## ACTIVITIES
**1)** In the accounting policy passage, where is the change in fair value recorded when a derivative's fair value is recorded as a liability?
**2)** Continue the accounting policy passage from its final sentence with one further paragraph in the same style.

SUPPLIED PASSAGE Start Marker

To the extent that any of the assumptions underlying management’s estimate of useful life of its transaction verification servers are subject to revision in a future reporting period, either as a result of changes in circumstances or through the availability of greater quantities of data, then the estimated useful life could change and have a prospective impact on depreciation expense and the carrying amounts of these assets.

 

Derivatives

 

The Company evaluates its convertible debt, options, warrants or other contracts to determine if those contracts or embedded components of those contracts qualify as derivatives to be separately accounted for. The result of this accounting treatment is that under certain circumstances the fair value of the derivative is marked-to-market each balance sheet date and recorded as a liability. In the event that the fair value is recorded as a liability, the change in fair value is recorded in the statement of operations as other income or expense. Upon conversion or exercise of a derivative instrument, the instrument is marked to fair value at the conversion date and then that fair value is reclassified to equity. Equity instruments that are initially classified as equity that become subject to reclassification under this accounting standard are reclassified to liability at the fair value of the instrument on the reclassification date.

 

Where the number of warrants or common shares to be issued under these agreements is indeterminate, the Company has concluded that the equity environment is tainted, and all additional warrants and convertible debt are included in the value of the derivatives.

SUPPLIED PASSAGE End Marker
STORED DATA Start Marker

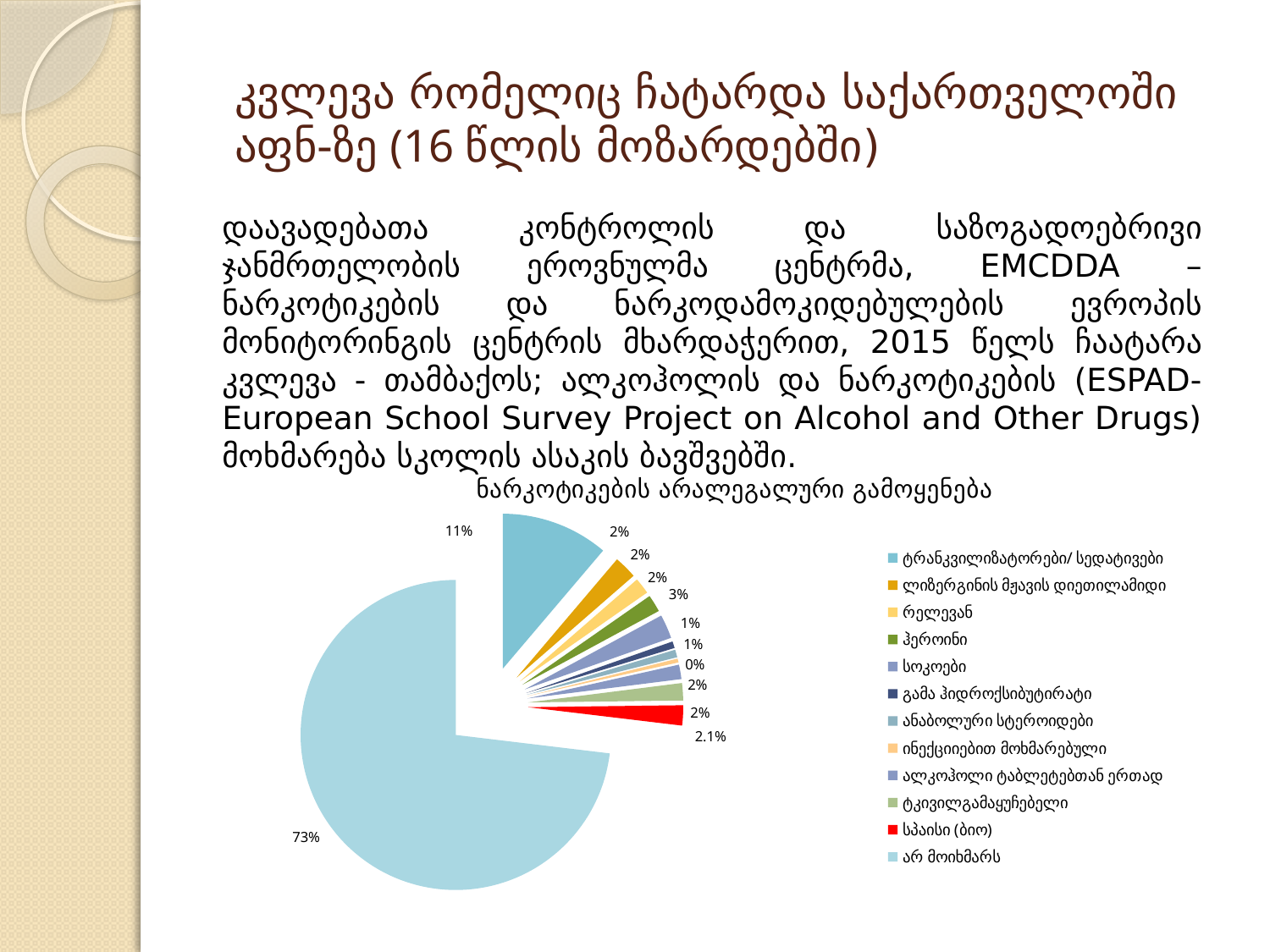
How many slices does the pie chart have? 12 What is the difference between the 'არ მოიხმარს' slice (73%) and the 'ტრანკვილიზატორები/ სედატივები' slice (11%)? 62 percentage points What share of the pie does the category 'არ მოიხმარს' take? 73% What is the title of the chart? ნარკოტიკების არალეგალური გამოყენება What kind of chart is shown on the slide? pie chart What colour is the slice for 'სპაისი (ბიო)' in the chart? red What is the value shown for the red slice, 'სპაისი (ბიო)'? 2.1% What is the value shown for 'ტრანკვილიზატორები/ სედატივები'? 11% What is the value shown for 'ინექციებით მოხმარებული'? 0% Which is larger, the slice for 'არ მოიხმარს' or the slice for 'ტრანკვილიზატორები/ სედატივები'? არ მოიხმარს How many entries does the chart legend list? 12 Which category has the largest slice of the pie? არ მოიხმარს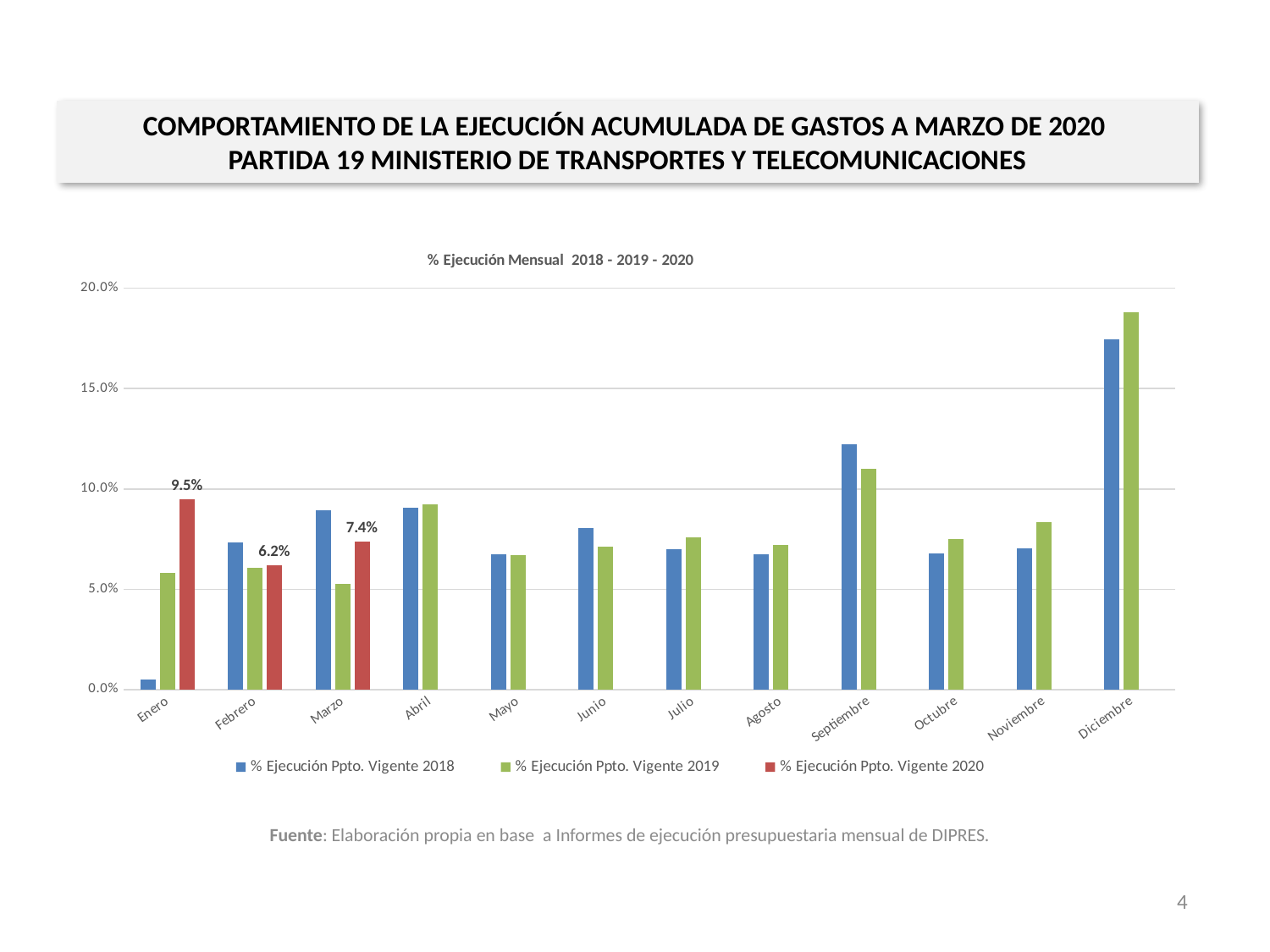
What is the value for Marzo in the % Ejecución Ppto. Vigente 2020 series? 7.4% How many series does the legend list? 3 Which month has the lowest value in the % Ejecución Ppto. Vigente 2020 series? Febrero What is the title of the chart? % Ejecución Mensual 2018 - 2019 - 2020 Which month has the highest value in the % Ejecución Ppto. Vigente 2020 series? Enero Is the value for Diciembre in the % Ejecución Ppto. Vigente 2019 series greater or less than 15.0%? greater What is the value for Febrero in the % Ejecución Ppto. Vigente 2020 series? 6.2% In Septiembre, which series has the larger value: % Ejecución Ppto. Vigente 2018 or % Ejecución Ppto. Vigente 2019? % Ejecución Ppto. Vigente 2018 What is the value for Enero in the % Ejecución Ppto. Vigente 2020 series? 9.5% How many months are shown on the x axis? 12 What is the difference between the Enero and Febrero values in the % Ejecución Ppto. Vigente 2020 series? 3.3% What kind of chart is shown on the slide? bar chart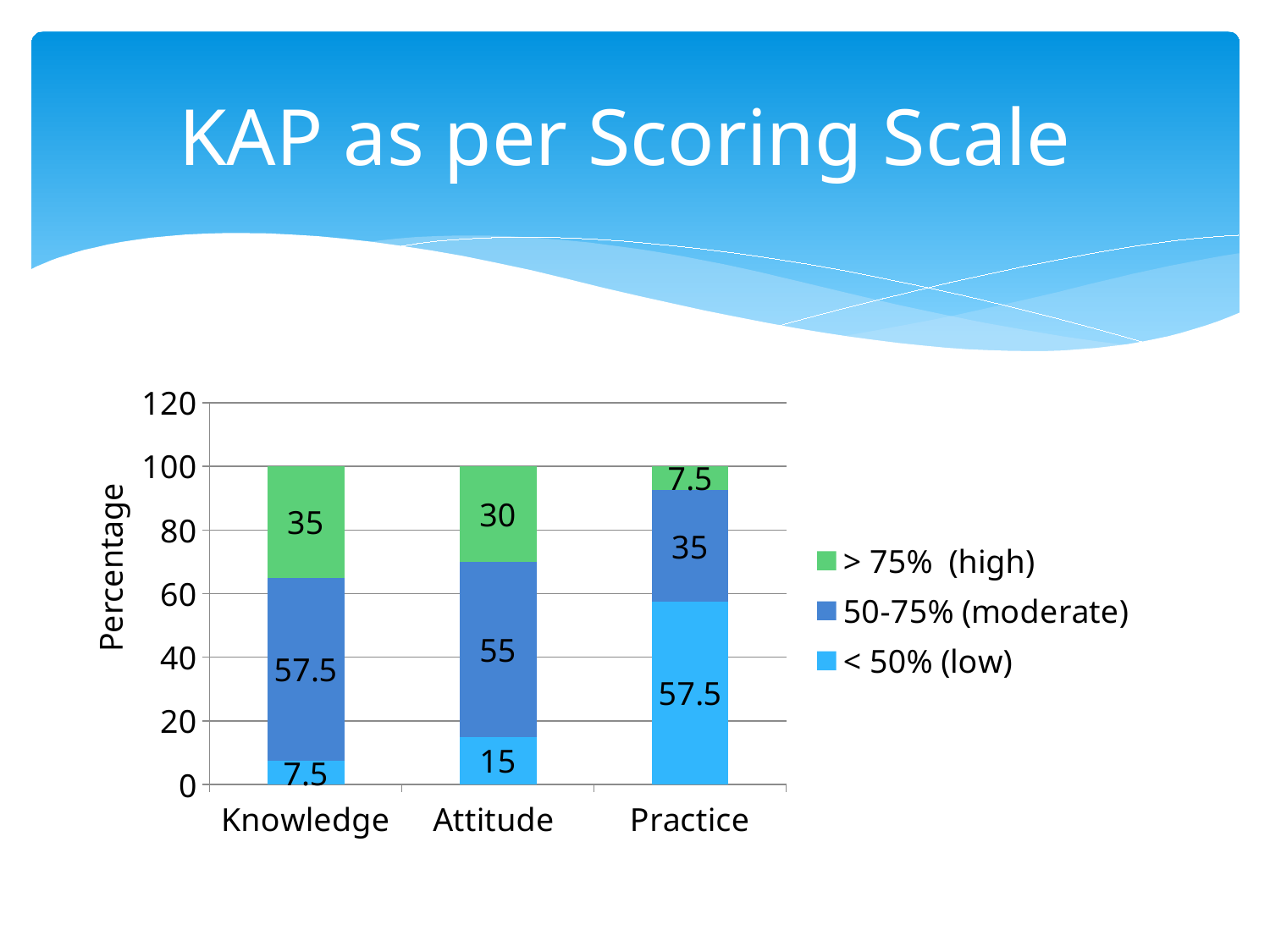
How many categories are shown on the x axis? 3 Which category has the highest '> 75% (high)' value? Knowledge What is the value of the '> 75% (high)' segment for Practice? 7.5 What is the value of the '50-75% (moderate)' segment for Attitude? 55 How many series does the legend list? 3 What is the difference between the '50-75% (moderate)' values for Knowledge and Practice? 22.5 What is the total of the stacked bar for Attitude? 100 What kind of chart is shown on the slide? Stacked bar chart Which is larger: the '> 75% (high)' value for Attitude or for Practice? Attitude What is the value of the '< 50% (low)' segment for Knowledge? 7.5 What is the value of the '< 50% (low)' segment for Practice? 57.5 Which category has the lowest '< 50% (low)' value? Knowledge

STORED DATA End Marker

## RESULTS
**1)** It is recorded in the statement of operations as other income or expense.

**2)**
 

We estimate the fair value of the derivatives associated with our convertible notes payable, common stock issuable pursuant to a Series B preferred stock Exchange Agreement and a stock subscription payable using, as applicable, either the Black-Scholes pricing model or multinomial lattice models that value the derivative liability based on a probability weighted discounted cash flow model using future projections of the various potential outcomes. We estimate the fair value of the derivative liabilities at the inception of the financial instruments, and, in the case of our convertible notes payable, at the date of conversions to equity and at each reporting date, recording a derivative liability, debt discount, additional paid-in capital and a gain or loss on change in derivative liabilities as applicable. These estimates are based on multiple inputs, including the market price of our stock, interest rates, our stock price volatility, variable conversion prices based on market prices as defined in the respective agreements and probabilities of certain outcomes based on management projections. These inputs are subject to significant changes from period to period and to management’s judgment; therefore, the estimated fair value of the derivative liabilities will fluctuate from period to period, and the fluctuation may be material.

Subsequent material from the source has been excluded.